Le football de la Premier League “est l’un des meilleurs produits de divertissement au monde”, écrivait le vice-Premier ministre émirati lors de son acquisition du club en 2008. Le City Football Group, détenu par Abu Dhabi United Group, est en bonne voie pour devenir un Amazon ou un Disney sous financement émirati, à la tête de plusieurs clubs de football des États-Unis à l’Uruguay, en passant par l’Espagne et la Chine.
Le New York City Football Club, comme Melbourne City et leur club parent, Manchester City, jouent en bleu ciel avec “Etihad Airways” floqué à l’avant du maillot.

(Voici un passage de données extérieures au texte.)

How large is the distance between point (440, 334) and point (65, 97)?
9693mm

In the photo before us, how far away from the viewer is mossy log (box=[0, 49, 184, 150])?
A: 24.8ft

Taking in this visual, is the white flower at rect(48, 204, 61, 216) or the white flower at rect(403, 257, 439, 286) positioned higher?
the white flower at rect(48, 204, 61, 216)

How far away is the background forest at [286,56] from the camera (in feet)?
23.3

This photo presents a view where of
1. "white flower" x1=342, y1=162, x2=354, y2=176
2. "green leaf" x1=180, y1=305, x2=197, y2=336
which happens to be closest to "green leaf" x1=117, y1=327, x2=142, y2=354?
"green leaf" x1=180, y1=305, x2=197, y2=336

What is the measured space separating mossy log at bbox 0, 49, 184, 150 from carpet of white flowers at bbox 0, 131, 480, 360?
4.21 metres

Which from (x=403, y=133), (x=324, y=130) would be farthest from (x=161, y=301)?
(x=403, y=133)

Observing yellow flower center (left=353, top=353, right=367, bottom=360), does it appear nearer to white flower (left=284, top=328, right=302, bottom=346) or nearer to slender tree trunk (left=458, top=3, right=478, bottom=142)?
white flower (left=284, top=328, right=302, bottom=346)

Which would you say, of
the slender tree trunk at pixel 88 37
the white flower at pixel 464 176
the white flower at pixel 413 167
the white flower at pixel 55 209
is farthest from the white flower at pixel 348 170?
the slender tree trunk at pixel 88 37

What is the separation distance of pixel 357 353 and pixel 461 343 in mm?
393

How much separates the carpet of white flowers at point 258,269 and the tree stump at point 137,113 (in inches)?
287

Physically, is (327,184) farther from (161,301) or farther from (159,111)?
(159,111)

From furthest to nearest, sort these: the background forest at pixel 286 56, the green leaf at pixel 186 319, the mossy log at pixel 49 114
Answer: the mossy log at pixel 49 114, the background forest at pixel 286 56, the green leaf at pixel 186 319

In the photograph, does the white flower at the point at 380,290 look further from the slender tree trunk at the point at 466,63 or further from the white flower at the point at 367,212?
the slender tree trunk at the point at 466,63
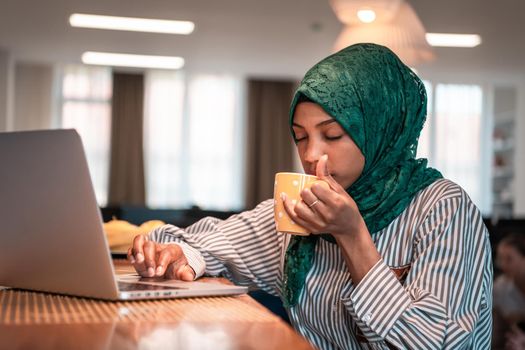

En tant que tel, le football, le sport le plus regardé au monde, est devenu une publicité mondiale pour Abou Dabi et un moyen de mettre en pratique la stratégie de “soft power” des Émirats arabes unis. Néanmoins, comme le précise Nicholas McGeehan, ancien chercheur spécialiste des Émirats arabes unis pour Human Rights Watch, les propriétaires de City sont “au courant du fait que c’est une arme à double tranchant”.
Le Manchester City Football Club n’est qu’un investissement parmi de nombreux autres, mais c’est aussi l’investissement qui, comme le reconnaît Moubarak, a de loin attiré le plus l’attention, en bien comme en mal.
Le nuage du fair-play financier qui plane sur City tire ses origines d’une série d’articles publiés par le magazine allemand Der Spiegel. La série d’articles a été construite autour d’une fuite de communication interne qui a dévoilé que le club utilisait des fonds d’Abou Dabi pour payer des contrats de sponsoring. “Nous pouvons faire ce que nous voulons”, avait ainsi écrit Simon Pearce, gourou de la stratégie de marque d’Abou Dabi.
Alors que l’enquête de l’UEFA sur le club est en attente de jugement final, Manchester City a fustigé un “processus insatisfaisant, limité et hostile”, décrivant les accusations portées contre le club comme “totalement fausses”.
Les esquives footballistiques dont Manchester City est accusé se reflètent dans le contraste entre la marque projetée par Abou Dabi et les actions que l’émirat entreprend à la fois à l’échelle locale et au Moyen-Orient.